*Текст для чтения:*
+ + + + + + +

Он был безусловным  «человеколюбом».  В этом месте мне придется сказать красиво. Именно  из-за своего человеколюбия он так хотел, чтобы его книги издавались и их читали. Он знал, что они полезны.  Вот и все, что делает писателя человеколюбивым.  А это значит, что  людям надо давать только хорошую пищу для души. Кстати, о пище… Это может показать смешным, но я не припомню, чтобы  он что-то ел. Просто он был несовместим с едой. Что пил – помню. Курил много. Даже чересчур. Больше обычного. Склонность к самоуничтожению – это про него. С собой он не церемонился. Ох и доставалось же ему от себя!…Когда я, бывало, настаивал, чтобы он попробовал что-нибудь вкусное из новых появившихся продуктов, он всегда отчаянно сопротивлялся. Но потом уступал под нажимом, все-таки пробовал и восхищался. Он всегда восхищался, если видел, что это восхищение нравится предлагавшему.  И не важно, что предлагали. Телепередачу ли, или какую-нибудь вкусняшку. Так, при мне и при моем непосредственном участии Игорь Алексеевич попробовал впервые фисташки, крабовые палочки, сушеные бананы  и чурчхелу.  Но чтобы он ел мясо или какой-нибудь там борщ – этого не могу ни припомнить, ни, честно говоря, представить. Если же все же он ел, то могу предположить, что в отношении еды в кругу своих домашних он был притязателен и невыносим. Но для тех, кто знал его вне дома, — отношения классика с земной пищей были сакральной тайной. Об этом лучше всего может знать его Надежда. Кстати, кому, как не Наде известно, что вообще-то, Адамацкий всю жизнь — и до нее, и при ней  — вел неправедный образ жизни. Увы, пороки народа бывают так же свойственны и лучшим его представителям. При чем, русский интеллигент доведет пороки народа до эстетического совершенства. Короче, Игорь Алексеевич понимал толк в спиртном. Пора честно признаться, что я усиленно помогал ему в этом на первых порах знакомства. Поэтому теперь я живу с чувством некоторой вины. Хотя точно знаю, что Игорь Алексеевич, меня за такие мысли осудил бы. В конце-концов, это был наш обоюдный выбор. И нам было не только плохо, но нередко, а даже очень часто бывало очень даже замечательно.

+ + + + + + +

*Выборка из данных:*
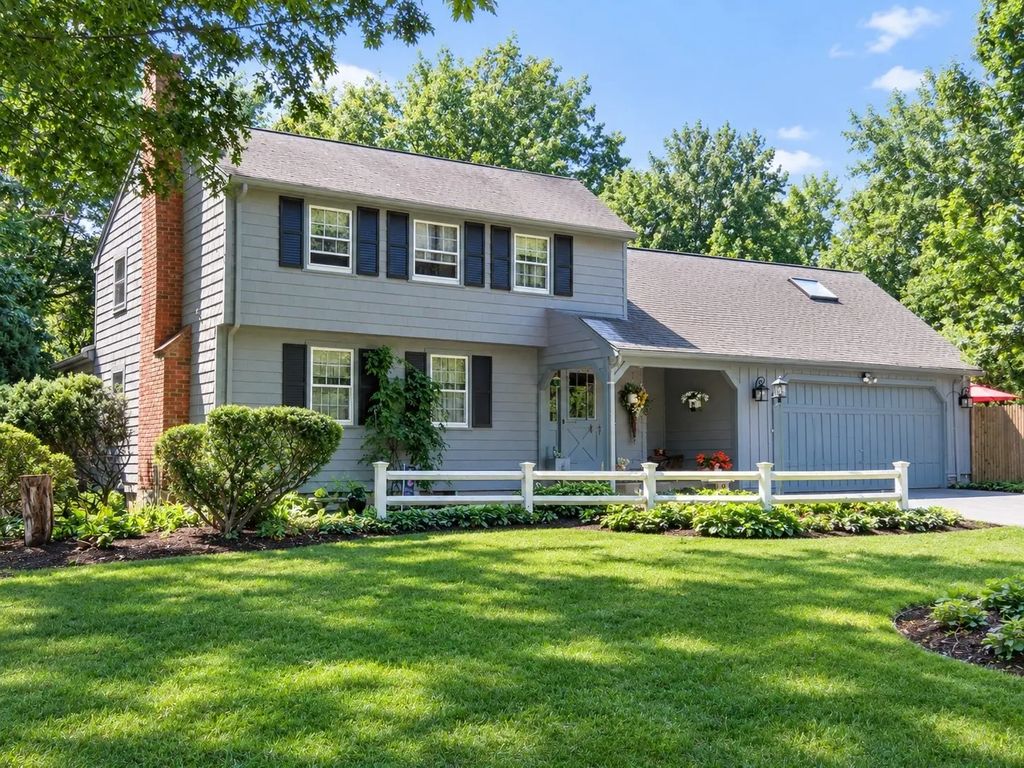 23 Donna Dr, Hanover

+ + + + + + +

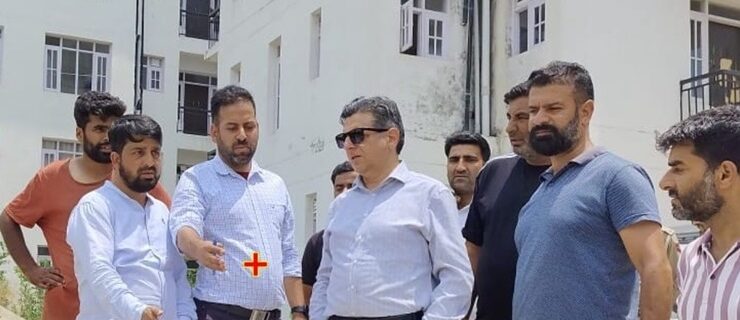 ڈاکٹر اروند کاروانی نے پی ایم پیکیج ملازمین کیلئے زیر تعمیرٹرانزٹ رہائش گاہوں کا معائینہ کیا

+ + + + + + +

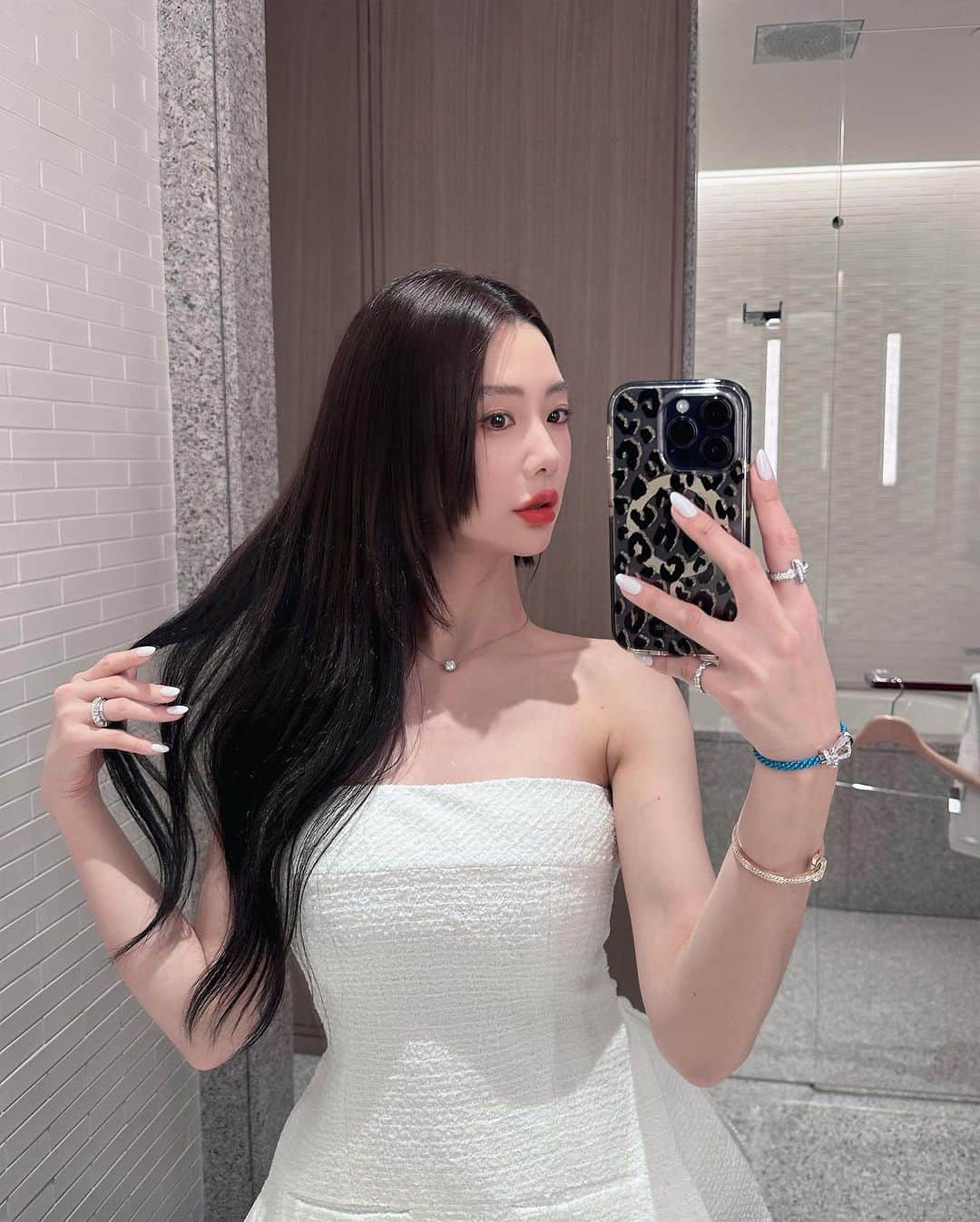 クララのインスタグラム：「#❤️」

+ + + + + + +

*Задание 1:* Согласуются ли с воспоминаниями об Игоре Алексеевиче утверждения (а), (б) и (в)? На каждое ответьте «да» или «нет» и приведите решающие слова текста дословной цитатой. (а) Игорь Алексеевич впервые попробовал фисташки при авторе. (б) Игорь Алексеевич курил мало. (в) Автор помнит, как Игорь Алексеевич ел борщ.
*Задание 2:* Из-за чего, согласно воспоминаниям об Игоре Алексеевиче, он так хотел, чтобы его книги издавались и их читали?

*Ваше решение 1:*
(а) Да: «при мне и при моем непосредственном участии Игорь Алексеевич попробовал впервые фисташки».
(б) Нет: «Курил много».
(в) Нет: «Но чтобы он ел мясо или какой-нибудь там борщ – этого не могу ни припомнить, ни, честно говоря, представить».

*Ваше решение 2:* Из-за своего человеколюбия.